WINDHOEK – Young inventor and innovator Simon Petrus says he still harbours ambitions of inventing electronic items, despite the lack of assistance for talented youth in Namibia.
Petrus gained public attention when New Era wrote about his invention of a cardless cellphone which enables one to make calls without credit some six years ago.
Despite unfulfilled promises, he managed to buttress his in-born talent with a formal qualification in electronic engineering.
Recently, he was conferred with a national diploma in general electronics at the Windhoek Vocational Training Centre (WVTC)'s joint graduation ceremony.
Petrus was among 420 trainees conferred with various national certificates after completing their training.
They were part of over 963 trainees who successfully completed their training at the WVTC during the period from June 2019 to June 2023. The event was the first of its kind by the WVTC.
Petrus, whose training was completed in 2020, said it had given him a deep understanding of electrical systems and digital technologies.
“Finally, I managed to finish my studies. It was a big opportunity for me to study at the WVTC, and it has greatly contributed to my in-born talent for electronics,” he beamed.
He said he is working on more projects which will be quite interesting for the nation.
Although it was made known at the graduation that he was developing the idea of a self-powered television, Petrus was not willing to discuss the project. He stated that there are those who want to manipulate him.
“At the moment, I can’t really say what I am working on. I would rather say I have a better project which is quite interesting, compared to the project I have done before, which is a phone that works without credit,” he added.
Petrus said he is still unemployed, though he did his practical training at NamWater.
“There, I was doing telecommunications in different fields. Because if you have to control water in remote places where you don’t need to go, you just have to work on it remotely,” he said.
“In general, I can do any wiring. I can read any standard wiring, for example, if we have to wire a house or install any telecommunications or IT systems.

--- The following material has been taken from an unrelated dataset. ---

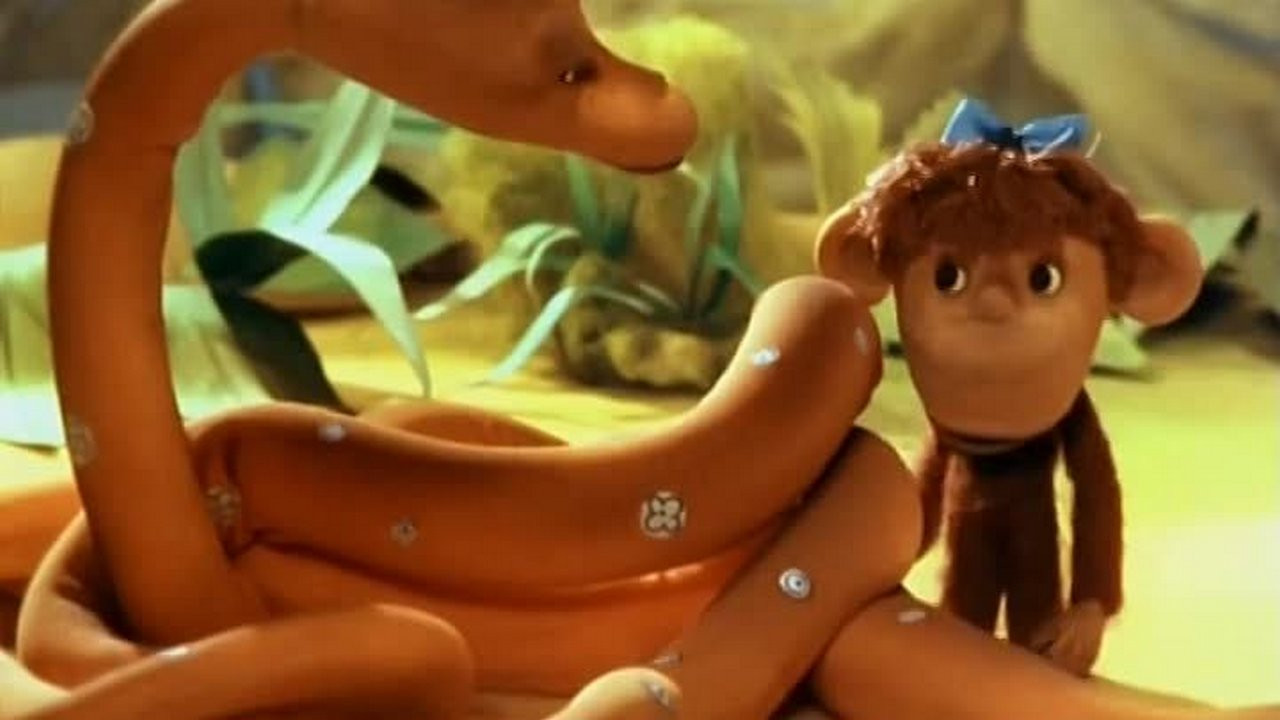 Unobvious Textbook backdrop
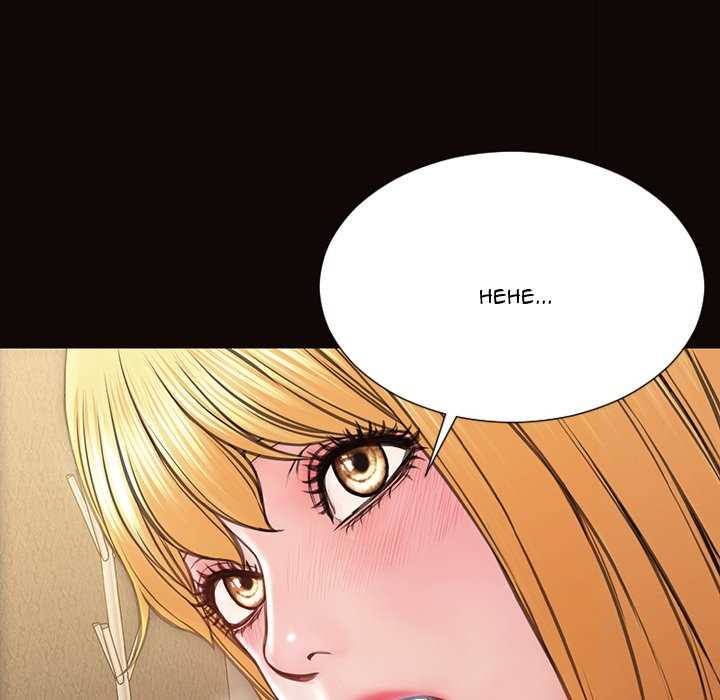 Superstar Cynthia Oh - Chapter 41 105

So, that is the type of work I can do in general,” he noted.
The innovator, who grew up in a village near Okongo in the Ohangwena region, said he still uses his cardless cellphone, which he said he cannot patent because it is deemed illegal.

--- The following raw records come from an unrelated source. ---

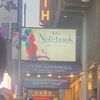 your.local.theatr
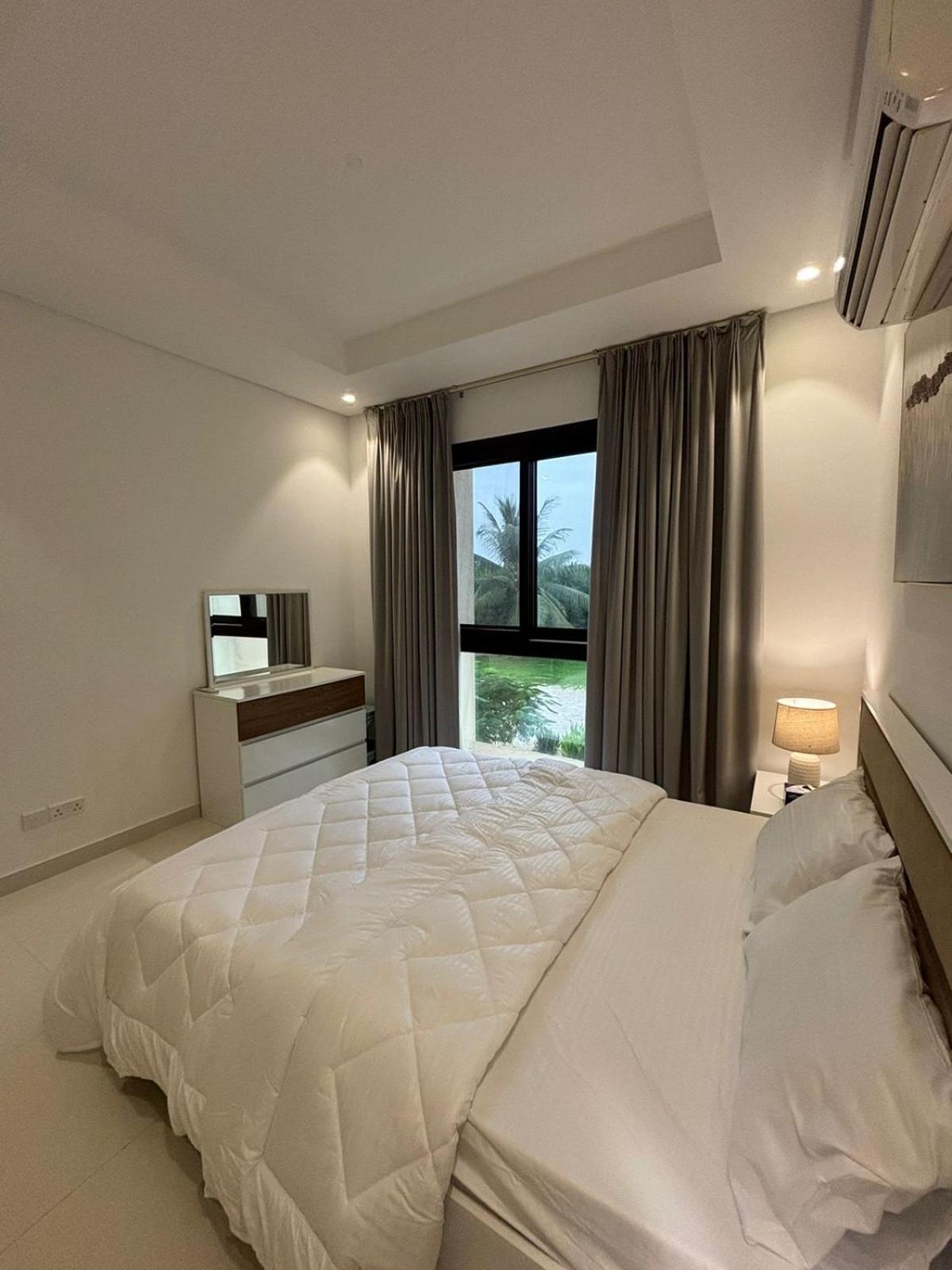 Hawana VIP Appartment
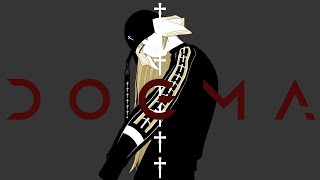 【右心フルアラ】DOGMA【UTAUカバー】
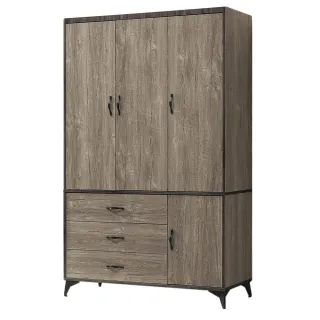 【東門子】4種單位 可燃氣體偵測器 單一氣體測量 MET-GD4S 工作安全 多國認證 防爆等級 一氧化碳偵測器 消防 歷史價格詳細信息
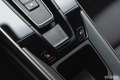 Porsche 992 Carrera 4S Coupe PDK LIFTACHSE BOSE SPORT-CHRONO Schwarz - thumbnail 44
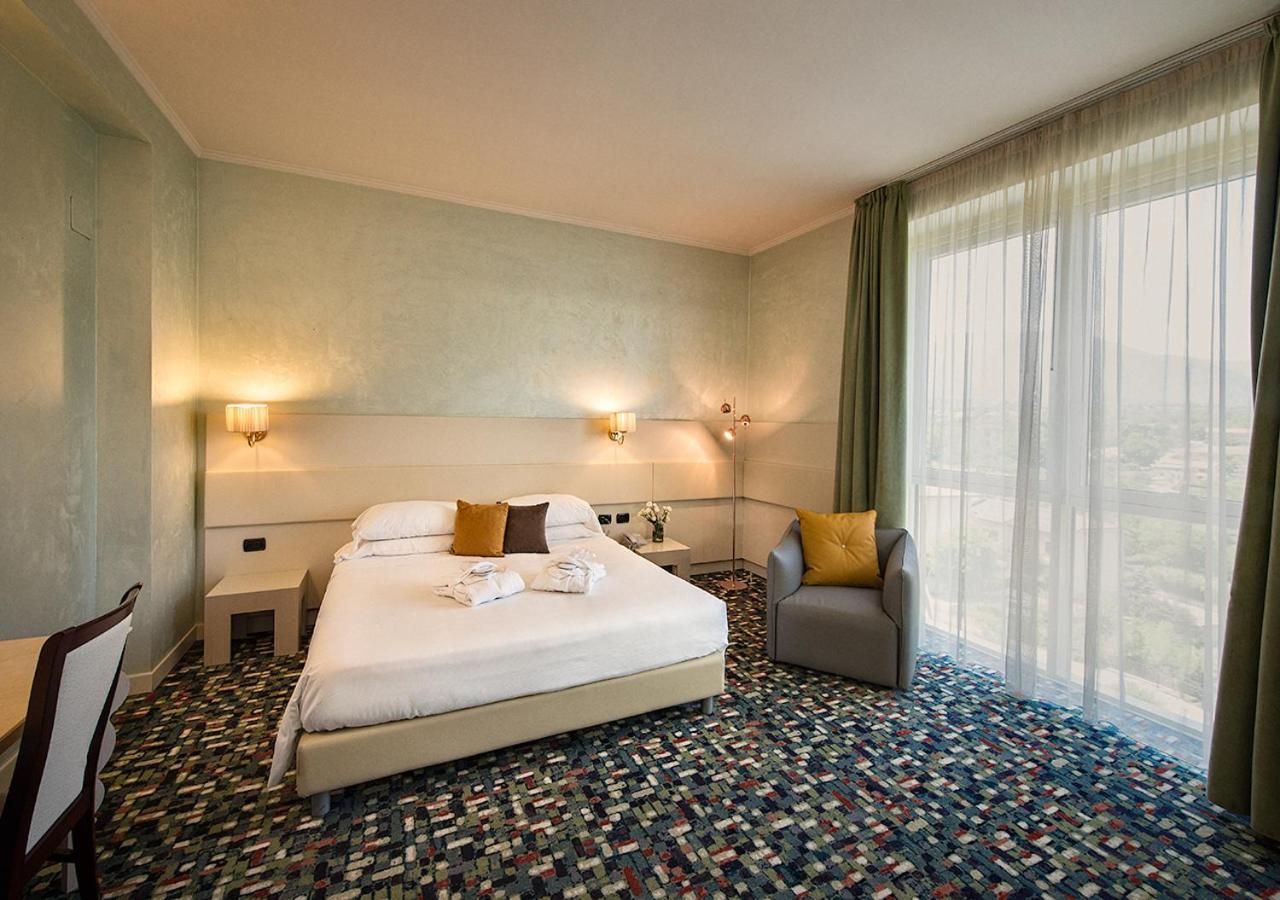 Hotel Ovidius photo 5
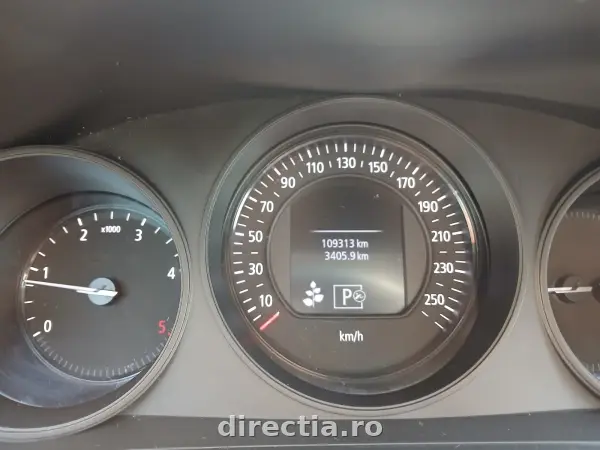Poza anunț 15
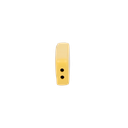 detalle2.png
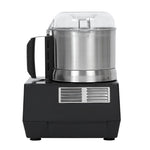 Robot Coupe Cutter Mixer R2 - T226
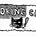 Avatar di smokingcat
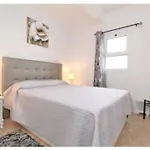 Casa Monte フンシャル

Because of technical issues related to the telecommunications system, the prototype cannot be patented.
“I’ve been attempting to patent this project, but I’m failing in some way. I don’t know how to go about it. I also did not get the right information, or someone to direct me where to go,” he continued.
Petrus is surviving on small jobs like fixing televisions, cellphones and radios, or installing electrical systems in homes.
“At the moment, I have nothing much. But I want any assistance from anyone to sponsor my further studies. I still want to study IT and electronics,” he appealed.
Nonetheless, he remains grateful to the Sam Nujoma Foundation and Erongo Marine Enterprises (EME), which enabled him to complete his education.
“Petrus’ inventive spirit and natural talent are a remarkable example of the innovative nature and potential of young people in Namibia, which needs to be supported in the interest of the future of our country,” said Martha Uumati, the managing director of EME.
“As EME has walked a path with him over the past years and also got to know him better on a personal level, we consider it an absolute privilege to have given this young genius the opportunity to study and further pursue his dreams. We are extremely proud of him,” she added.
Uumati likewise spoke of the need for the corporate sector to assist talented young Namibian innovators.
“Our country’s future prosperity is driven by the youth, who constitute nearly 37% of our population. If public and private entities fail to recognise and support young Namibian talent, we are failing the future of our country. By empowering young innovators, we are also giving them the opportunity to create more employment for others,” she observed.